The Salcombe-Kingsbridge Estuary is located in Southern England, in Devon. At the origin of this estuary, an unglaciated river valley, called a ria, gradually flooded by several small rivers that continue to feed it. The estuary then connects to the Channel. Several pollutants affect the quality of the water. With nutrients transported by rivers to the estuary, it experiences algal blooms that impact local activities and economies.
The catchment is typical of the area, small and short, as there is no main river feeding in but multiple small rivers. Four main types of activities are impacted and impact the quality of water: boating, tourism, agriculture and sanitation.
Tourism and boating are highly developed in the estuary, but also agriculture, which is predominant practice that covers 88% of the territory. Local businesses vary in size from the smallest to businesses of 40 to 50 individuals.
Several acts frame the activities of the various watershed stakeholders, the use of water, land and biodiversity. They result in several devices that specifically regulate activities in the Estuary area and in particular there are restrictions on the activities of farmers: these include, a Nitrate Vulnerable Zone, Bathing Waters, a Site of Special Scientific Interest and Shellfish waters "Salcombe".
Phosphate and nitrogen, of various origins, are brought into the receptor, the Salcombe-Kingsbridge estuary, which exhibits dense algal blooms. When they get caught in boat propellers they disrupt boating and by reducing the aesthetic quality and attractiveness of landscapes they reduce tourism. They also lead to blooms of cyanobacteria, possibly toxic for the different activities. Shellfish farmers must also purge their shells.

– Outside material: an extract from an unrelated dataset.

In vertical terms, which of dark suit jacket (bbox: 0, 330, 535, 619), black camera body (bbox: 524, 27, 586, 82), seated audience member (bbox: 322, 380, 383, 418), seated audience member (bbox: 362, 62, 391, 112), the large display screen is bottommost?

The multiple rivers feeding the estuary are all means of moving multiple pollutants from different areas. Agriculture is a major contributor to water pollution, but septic tanks also play a role in the pollution.
Costs related to water pollution are borne by all the impacted parties: a decrease in tourist attendance, increase in boat maintenance costs, reinforcement of standards on water companies and increase of their treatment costs, and increased costs to farmers through the loss of nutrients applied to soils. One of the challenges of the CPES project is to understand the cost-benefit trade-off between the current situation and the improvement brought by changes in practices.
To understand the risk factors specific to the catchment, the case-study pilots first study the available data on geology and soils, the density of the population and the coverage of the territory. To refine the modalities of loss of nutrients, the PSYCHIC and NEAP-N models make it possible to model the phosphate and nitrate loads, respectively, in the watershed. Data from the Environment Agency analysed by individual points make it possible to identify the most polluting places, to better identify causes and target actions. It is through this deep understanding of the environment and the functioning of the ecosystem that the construction of a payment for environmental services can be the fairest and the most profitable.